ABSTRACT

The three poems quoted above were each included by their authors at the ends of collections (The Whitsun Weddings in the case of Larkin, and the Collected Poems of both Causley and Thomas).1 A poet naturally chooses which poem to put at the end of a book with great care; Causley once told Ronald Tamplin that it was essential to ‘make sure the first and last poems are right’,2 and Larkin noted in an interview that he takes ‘great care’ when deciding the ordering of poems in a collection, and that the last one ‘is chosen for its uplift quality’.3 As such, it is interesting that all three poems are essentially celebratory and deal, one way or another, with the endurance of a marriage.
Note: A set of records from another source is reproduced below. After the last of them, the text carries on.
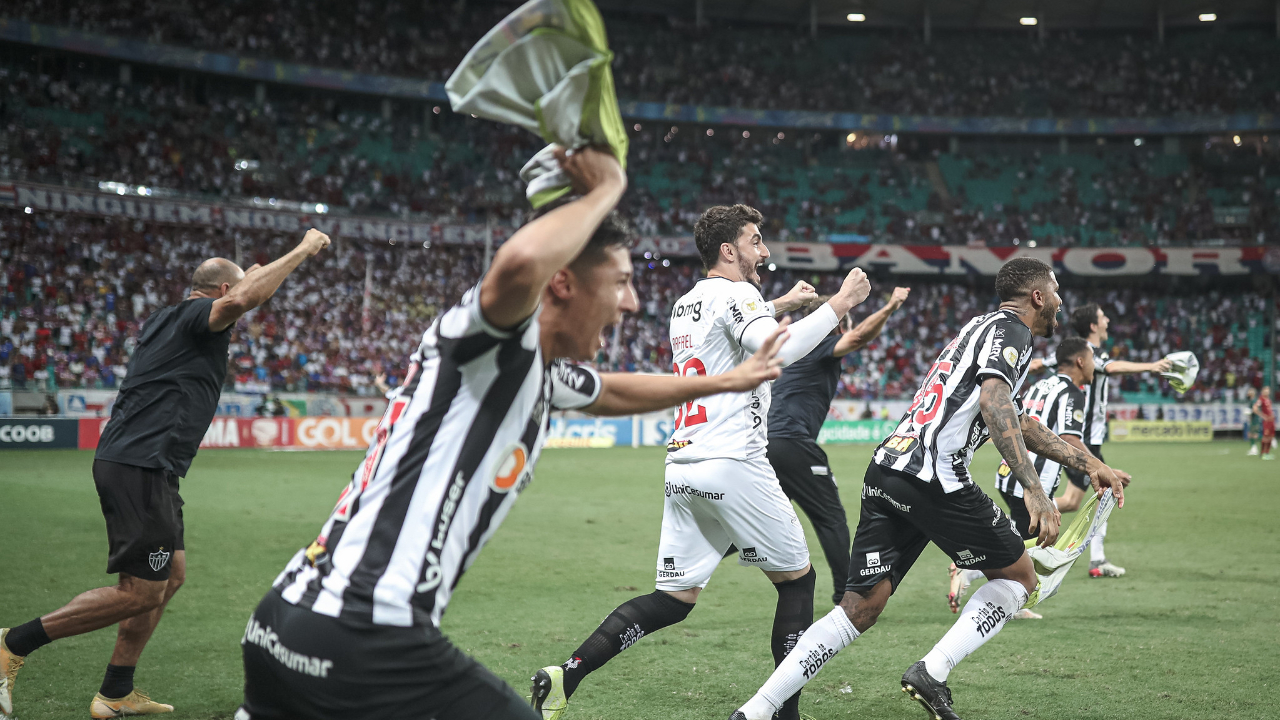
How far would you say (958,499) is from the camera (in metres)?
4.90

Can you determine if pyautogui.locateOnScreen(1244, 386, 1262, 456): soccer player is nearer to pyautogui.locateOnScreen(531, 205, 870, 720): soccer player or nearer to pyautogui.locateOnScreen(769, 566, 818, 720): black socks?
pyautogui.locateOnScreen(769, 566, 818, 720): black socks

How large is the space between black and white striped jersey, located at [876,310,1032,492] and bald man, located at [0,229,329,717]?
333 centimetres

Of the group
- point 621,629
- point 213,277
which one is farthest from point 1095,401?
point 213,277

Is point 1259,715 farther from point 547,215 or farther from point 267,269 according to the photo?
point 267,269

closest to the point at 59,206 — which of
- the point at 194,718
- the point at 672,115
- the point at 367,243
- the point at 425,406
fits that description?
the point at 367,243

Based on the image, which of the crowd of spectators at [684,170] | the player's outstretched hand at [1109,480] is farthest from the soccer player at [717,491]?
the crowd of spectators at [684,170]

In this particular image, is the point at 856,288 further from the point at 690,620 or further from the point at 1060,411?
the point at 1060,411

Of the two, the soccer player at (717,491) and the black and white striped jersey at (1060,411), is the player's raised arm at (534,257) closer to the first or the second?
the soccer player at (717,491)

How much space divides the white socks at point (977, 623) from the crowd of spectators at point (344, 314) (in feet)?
84.0

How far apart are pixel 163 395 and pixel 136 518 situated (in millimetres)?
634

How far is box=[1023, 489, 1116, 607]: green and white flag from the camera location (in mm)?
5355

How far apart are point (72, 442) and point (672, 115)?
30197mm

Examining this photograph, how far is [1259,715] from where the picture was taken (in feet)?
16.6

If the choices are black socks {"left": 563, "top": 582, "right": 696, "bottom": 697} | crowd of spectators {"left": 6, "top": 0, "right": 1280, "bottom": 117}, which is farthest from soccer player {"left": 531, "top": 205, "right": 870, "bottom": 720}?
crowd of spectators {"left": 6, "top": 0, "right": 1280, "bottom": 117}
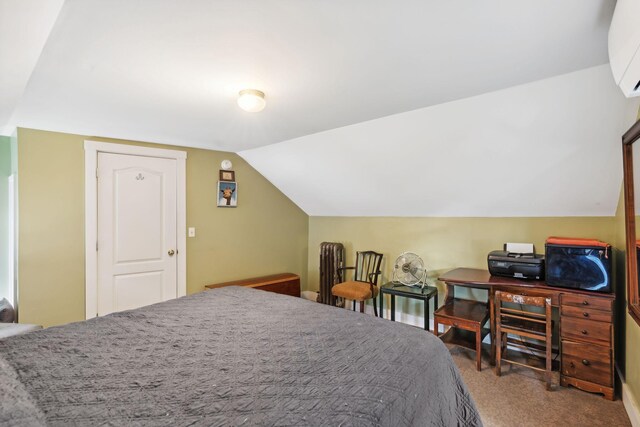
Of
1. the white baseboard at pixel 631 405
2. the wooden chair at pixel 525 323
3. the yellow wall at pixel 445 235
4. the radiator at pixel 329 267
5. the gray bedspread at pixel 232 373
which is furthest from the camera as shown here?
the radiator at pixel 329 267

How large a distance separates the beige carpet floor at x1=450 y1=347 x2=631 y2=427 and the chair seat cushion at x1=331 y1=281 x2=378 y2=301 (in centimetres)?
124

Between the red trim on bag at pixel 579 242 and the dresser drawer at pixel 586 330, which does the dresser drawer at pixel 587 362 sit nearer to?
the dresser drawer at pixel 586 330

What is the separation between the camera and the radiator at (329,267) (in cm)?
428

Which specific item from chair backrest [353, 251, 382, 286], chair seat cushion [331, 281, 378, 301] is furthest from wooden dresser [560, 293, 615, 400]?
chair backrest [353, 251, 382, 286]

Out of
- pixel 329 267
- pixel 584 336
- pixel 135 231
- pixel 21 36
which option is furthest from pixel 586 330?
pixel 135 231

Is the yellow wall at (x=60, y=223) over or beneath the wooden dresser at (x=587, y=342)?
over

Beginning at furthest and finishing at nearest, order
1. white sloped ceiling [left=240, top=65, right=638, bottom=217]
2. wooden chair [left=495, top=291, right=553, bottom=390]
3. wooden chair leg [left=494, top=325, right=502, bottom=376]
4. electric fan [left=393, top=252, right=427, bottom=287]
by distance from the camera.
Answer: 1. electric fan [left=393, top=252, right=427, bottom=287]
2. wooden chair leg [left=494, top=325, right=502, bottom=376]
3. wooden chair [left=495, top=291, right=553, bottom=390]
4. white sloped ceiling [left=240, top=65, right=638, bottom=217]

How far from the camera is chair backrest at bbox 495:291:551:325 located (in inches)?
94.7

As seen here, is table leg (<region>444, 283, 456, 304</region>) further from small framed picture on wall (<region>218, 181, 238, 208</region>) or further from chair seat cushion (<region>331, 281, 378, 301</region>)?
small framed picture on wall (<region>218, 181, 238, 208</region>)

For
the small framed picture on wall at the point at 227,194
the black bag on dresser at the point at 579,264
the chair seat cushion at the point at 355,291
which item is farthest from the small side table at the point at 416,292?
the small framed picture on wall at the point at 227,194

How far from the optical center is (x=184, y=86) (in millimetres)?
2000

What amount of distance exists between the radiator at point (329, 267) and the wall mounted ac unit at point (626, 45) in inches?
133

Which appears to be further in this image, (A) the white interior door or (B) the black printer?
(A) the white interior door

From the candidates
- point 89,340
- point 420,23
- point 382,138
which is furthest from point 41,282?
point 420,23
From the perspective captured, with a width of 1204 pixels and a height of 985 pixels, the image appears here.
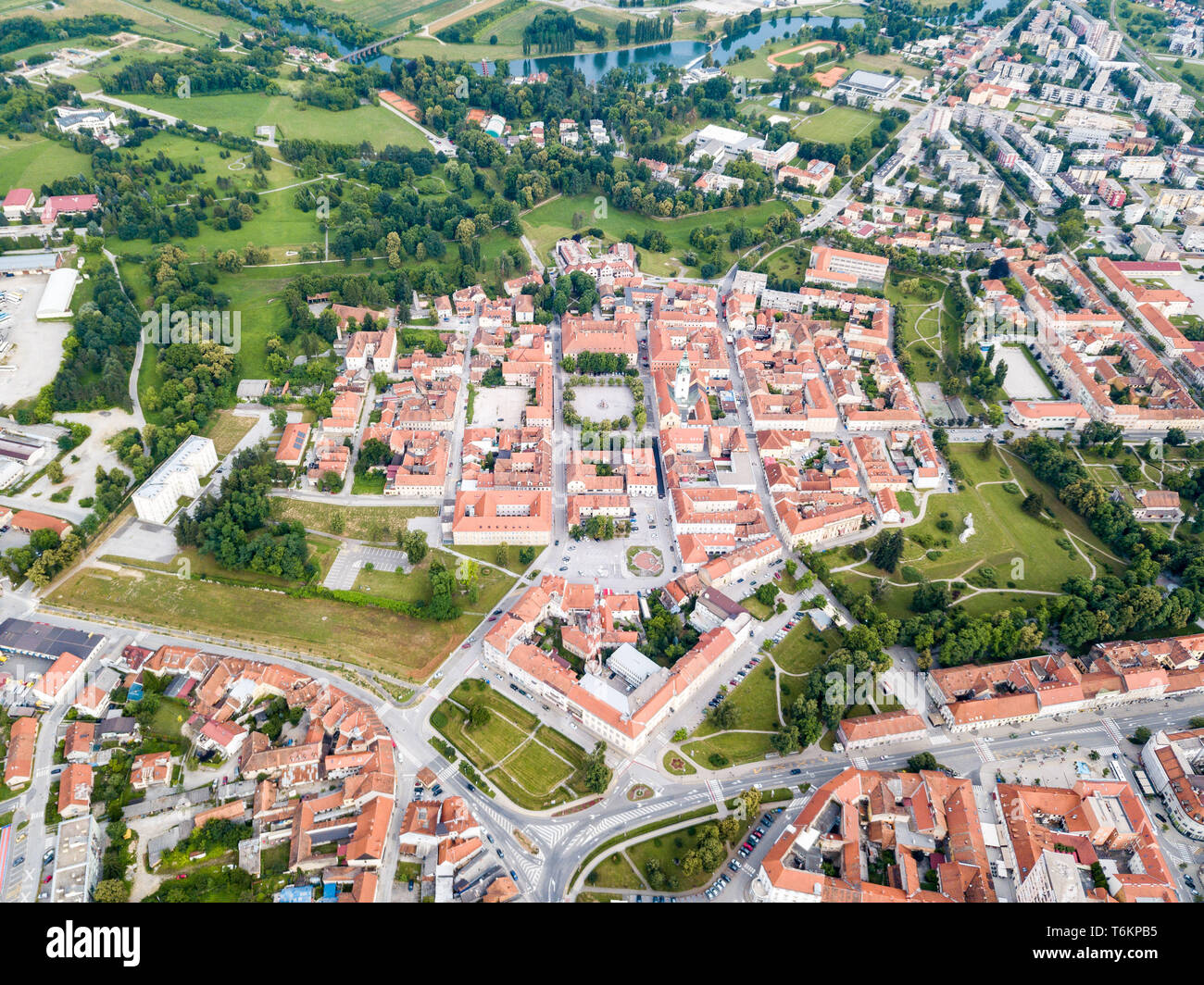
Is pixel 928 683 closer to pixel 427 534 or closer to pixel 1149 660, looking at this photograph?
pixel 1149 660

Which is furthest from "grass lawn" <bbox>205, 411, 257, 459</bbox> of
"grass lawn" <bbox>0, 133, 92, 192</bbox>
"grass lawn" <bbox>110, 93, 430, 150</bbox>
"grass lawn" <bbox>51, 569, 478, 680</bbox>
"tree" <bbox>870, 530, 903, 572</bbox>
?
"grass lawn" <bbox>110, 93, 430, 150</bbox>

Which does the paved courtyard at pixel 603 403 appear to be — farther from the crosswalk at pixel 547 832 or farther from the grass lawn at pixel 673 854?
the grass lawn at pixel 673 854

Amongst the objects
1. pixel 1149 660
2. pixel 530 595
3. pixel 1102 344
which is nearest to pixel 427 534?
pixel 530 595

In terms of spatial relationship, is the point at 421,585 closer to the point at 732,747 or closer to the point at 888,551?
the point at 732,747

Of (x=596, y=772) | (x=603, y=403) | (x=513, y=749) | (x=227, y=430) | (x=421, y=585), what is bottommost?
(x=513, y=749)

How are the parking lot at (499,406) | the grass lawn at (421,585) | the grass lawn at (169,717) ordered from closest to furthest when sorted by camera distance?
the grass lawn at (169,717) → the grass lawn at (421,585) → the parking lot at (499,406)

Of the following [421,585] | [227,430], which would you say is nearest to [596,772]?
[421,585]

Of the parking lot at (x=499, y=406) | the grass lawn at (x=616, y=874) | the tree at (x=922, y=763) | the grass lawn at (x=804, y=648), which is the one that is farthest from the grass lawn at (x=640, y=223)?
the grass lawn at (x=616, y=874)
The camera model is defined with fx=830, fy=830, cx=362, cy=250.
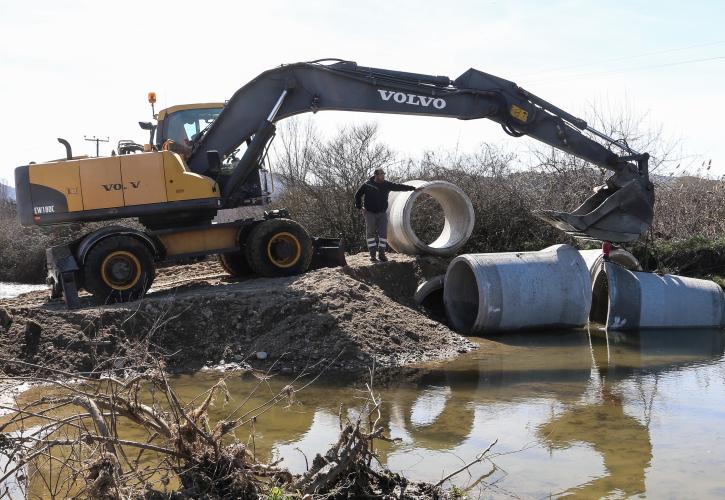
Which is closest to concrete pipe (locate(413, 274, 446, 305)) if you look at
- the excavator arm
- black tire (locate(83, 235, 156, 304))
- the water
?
the excavator arm

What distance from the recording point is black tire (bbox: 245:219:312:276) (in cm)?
1218

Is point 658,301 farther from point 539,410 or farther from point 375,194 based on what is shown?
point 539,410

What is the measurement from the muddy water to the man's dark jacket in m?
3.38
The earl and countess in ‘An Arundel Tomb’ hold hands ‘in effigy’, and though this is nothing more than a ‘commissioned’ gesture, not necessarily representative of relations between the medieval couple, the speaker is moved towards the aphoristic, quixotically apophthegmatic – albeit heavily qualified and tentative – conclusion that ‘What will survive of us is love’. ‘A Marriage’ is one of Thomas’s several elegies to his

1 Causley’s first Collected Poems ended instead with ‘A Wedding Portrait’. That book was published in 1975, before ‘Eden Rock’ had been written; all subsequent updated editions ended with ‘Eden Rock’.